> [DO THIS]:
Render the rows as a Markdown table with two columns, Index and Entry, where Index numbers each line and Entry holds the line itself, omitting blank lines. Begin at the line that contains "From the image" and stop after the line that contains "1.63 meters".

************

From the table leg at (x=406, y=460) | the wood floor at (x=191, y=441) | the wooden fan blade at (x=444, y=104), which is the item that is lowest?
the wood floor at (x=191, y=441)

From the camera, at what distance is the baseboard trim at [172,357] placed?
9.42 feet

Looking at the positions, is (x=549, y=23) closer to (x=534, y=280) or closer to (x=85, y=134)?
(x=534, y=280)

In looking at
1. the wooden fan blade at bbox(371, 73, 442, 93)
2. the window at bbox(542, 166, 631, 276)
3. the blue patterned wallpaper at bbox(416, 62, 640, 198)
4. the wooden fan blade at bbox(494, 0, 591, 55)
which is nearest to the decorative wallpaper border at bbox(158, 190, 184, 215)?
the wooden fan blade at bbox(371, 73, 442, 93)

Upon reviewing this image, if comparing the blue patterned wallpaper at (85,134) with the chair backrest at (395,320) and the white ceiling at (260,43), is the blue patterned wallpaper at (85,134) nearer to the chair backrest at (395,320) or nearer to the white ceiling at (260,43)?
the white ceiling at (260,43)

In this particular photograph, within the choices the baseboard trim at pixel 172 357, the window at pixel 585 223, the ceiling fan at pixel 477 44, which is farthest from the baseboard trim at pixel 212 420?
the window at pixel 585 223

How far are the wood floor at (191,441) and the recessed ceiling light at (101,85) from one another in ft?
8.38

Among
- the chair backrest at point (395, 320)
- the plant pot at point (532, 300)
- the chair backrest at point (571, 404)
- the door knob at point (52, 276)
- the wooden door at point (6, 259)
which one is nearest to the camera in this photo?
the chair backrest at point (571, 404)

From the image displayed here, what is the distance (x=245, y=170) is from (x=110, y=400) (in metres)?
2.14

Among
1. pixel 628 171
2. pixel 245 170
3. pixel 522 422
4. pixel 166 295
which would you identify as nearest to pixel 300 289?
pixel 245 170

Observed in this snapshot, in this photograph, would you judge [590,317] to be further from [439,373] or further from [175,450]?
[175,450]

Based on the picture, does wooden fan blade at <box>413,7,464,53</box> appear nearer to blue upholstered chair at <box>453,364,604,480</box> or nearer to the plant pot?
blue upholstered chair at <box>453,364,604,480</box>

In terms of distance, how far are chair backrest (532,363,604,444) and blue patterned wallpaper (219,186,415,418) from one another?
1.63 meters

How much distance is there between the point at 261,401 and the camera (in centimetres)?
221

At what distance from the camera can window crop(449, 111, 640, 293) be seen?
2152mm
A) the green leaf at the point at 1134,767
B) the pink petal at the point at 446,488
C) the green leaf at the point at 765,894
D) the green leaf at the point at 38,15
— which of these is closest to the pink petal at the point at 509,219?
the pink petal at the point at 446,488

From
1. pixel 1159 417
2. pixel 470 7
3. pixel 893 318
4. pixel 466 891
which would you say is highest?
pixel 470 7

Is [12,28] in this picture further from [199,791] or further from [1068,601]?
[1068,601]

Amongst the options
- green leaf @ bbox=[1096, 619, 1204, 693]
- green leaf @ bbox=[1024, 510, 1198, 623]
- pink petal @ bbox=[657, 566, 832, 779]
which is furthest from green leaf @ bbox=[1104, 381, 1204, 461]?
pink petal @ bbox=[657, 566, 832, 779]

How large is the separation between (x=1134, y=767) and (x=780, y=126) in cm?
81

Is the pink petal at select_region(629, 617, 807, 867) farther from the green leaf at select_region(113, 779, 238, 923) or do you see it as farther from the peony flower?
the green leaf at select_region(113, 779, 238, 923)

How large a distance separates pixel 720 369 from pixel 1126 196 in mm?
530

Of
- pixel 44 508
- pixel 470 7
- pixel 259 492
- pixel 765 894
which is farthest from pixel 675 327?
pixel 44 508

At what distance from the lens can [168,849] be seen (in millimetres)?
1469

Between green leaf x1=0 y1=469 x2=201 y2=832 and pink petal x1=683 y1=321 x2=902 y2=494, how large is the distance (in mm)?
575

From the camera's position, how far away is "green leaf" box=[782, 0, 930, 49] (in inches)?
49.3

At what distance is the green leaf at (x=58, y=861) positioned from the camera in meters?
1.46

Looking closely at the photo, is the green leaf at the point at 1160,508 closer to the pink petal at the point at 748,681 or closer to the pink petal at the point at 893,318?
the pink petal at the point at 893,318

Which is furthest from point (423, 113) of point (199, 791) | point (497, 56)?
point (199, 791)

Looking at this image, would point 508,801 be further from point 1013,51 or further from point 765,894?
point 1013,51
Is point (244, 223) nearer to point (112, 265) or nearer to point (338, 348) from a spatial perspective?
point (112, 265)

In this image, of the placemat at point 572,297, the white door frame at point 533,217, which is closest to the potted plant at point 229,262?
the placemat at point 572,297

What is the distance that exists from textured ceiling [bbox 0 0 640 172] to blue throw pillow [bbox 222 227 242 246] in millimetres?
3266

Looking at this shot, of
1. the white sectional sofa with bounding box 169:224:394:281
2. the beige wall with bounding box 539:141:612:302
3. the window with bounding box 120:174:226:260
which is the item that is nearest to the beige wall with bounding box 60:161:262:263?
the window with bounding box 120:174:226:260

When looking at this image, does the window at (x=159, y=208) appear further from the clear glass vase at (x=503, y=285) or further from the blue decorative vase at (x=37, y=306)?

************

> [FULL OUTPUT]:
| Index | Entry |
|---|---|
| 1 | From the image displayed here, what is the distance (x=245, y=170) is from (x=110, y=400) (in metres)? |
| 2 | 2.14 |
| 3 | Among |
| 4 | 1. pixel 628 171 |
| 5 | 2. pixel 245 170 |
| 6 | 3. pixel 522 422 |
| 7 | 4. pixel 166 295 |
| 8 | which would you identify as nearest to pixel 300 289? |
| 9 | pixel 245 170 |
| 10 | Observed in this snapshot, in this photograph, would you judge [590,317] to be further from [439,373] or further from [175,450]? |
| 11 | [175,450] |
| 12 | Based on the picture, does wooden fan blade at <box>413,7,464,53</box> appear nearer to blue upholstered chair at <box>453,364,604,480</box> or nearer to the plant pot? |
| 13 | blue upholstered chair at <box>453,364,604,480</box> |
| 14 | In terms of distance, how far are chair backrest (532,363,604,444) and blue patterned wallpaper (219,186,415,418) from one another? |
| 15 | 1.63 meters |